Dawn Teo from Objectifs just emailed me a list of their upcoming courses. I see an intermediate Photoshop class by celebrated photographer John Cosgrove (for about US$100 I think that's a steal), a course on film critique and appreciation and a course for shooting films on a budget (Shoot it Cheap!). Objectifs is doing really great work with education and awareness of the photographic and motion picture arts. Check them out at http://www.objectifs.com.sg/about/index.htm
This Friday (11 July) is the first Pass It On project lesson on Basic Photoshop. We should have a class of about 10 attending.
This Saturday, Yian will be gracing the exhibition with a talk on people portraiture, 'People are People; so why cant it be?'.
I'll be getting in touch with the Association for the Visually Handicapped to arrange a ride and shoot on tandem bicycles. Their Sports Co-ordinator is Poh Poh. This event should be happening in August.

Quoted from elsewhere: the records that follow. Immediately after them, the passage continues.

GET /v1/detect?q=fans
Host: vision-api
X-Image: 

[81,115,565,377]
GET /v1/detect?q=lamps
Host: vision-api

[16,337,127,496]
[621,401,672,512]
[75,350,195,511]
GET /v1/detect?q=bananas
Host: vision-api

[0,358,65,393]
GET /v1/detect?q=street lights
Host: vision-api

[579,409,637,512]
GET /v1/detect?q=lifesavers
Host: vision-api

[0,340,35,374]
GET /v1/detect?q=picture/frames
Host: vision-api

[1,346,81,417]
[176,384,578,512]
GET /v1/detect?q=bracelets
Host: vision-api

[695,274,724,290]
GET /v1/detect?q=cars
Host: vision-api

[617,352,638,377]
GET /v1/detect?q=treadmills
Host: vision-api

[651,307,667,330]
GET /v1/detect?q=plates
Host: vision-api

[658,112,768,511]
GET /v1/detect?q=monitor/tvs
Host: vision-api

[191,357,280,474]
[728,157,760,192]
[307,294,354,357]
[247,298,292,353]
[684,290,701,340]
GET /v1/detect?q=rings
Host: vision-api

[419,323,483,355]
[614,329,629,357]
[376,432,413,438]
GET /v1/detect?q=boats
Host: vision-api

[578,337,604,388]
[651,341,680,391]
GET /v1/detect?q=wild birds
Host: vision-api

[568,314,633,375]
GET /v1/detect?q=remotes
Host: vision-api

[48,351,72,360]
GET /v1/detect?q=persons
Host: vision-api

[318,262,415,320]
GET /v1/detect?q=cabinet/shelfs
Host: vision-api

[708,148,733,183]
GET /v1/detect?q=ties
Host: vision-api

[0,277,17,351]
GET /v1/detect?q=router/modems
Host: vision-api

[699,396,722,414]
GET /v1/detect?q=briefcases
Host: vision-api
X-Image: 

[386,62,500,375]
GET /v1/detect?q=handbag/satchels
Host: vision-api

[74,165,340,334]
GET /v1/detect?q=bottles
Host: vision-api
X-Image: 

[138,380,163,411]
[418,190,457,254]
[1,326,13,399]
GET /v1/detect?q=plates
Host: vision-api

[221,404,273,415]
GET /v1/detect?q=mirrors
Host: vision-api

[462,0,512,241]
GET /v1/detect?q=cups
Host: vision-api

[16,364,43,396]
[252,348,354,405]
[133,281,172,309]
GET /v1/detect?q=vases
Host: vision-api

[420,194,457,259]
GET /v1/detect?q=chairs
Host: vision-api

Darren Soh will be returning from Bangladesh later this week and dear friend Tay Kay Chin (I will simply strangle him if he did not cover the Tour's Prologue last Saturday) should also be back from Paris soon. Sha Ying has asked me to escort him through the exhibition. I'll try to kill the 4 birds with a single stone and invite them over on Saturday afternoon before Yian's talk.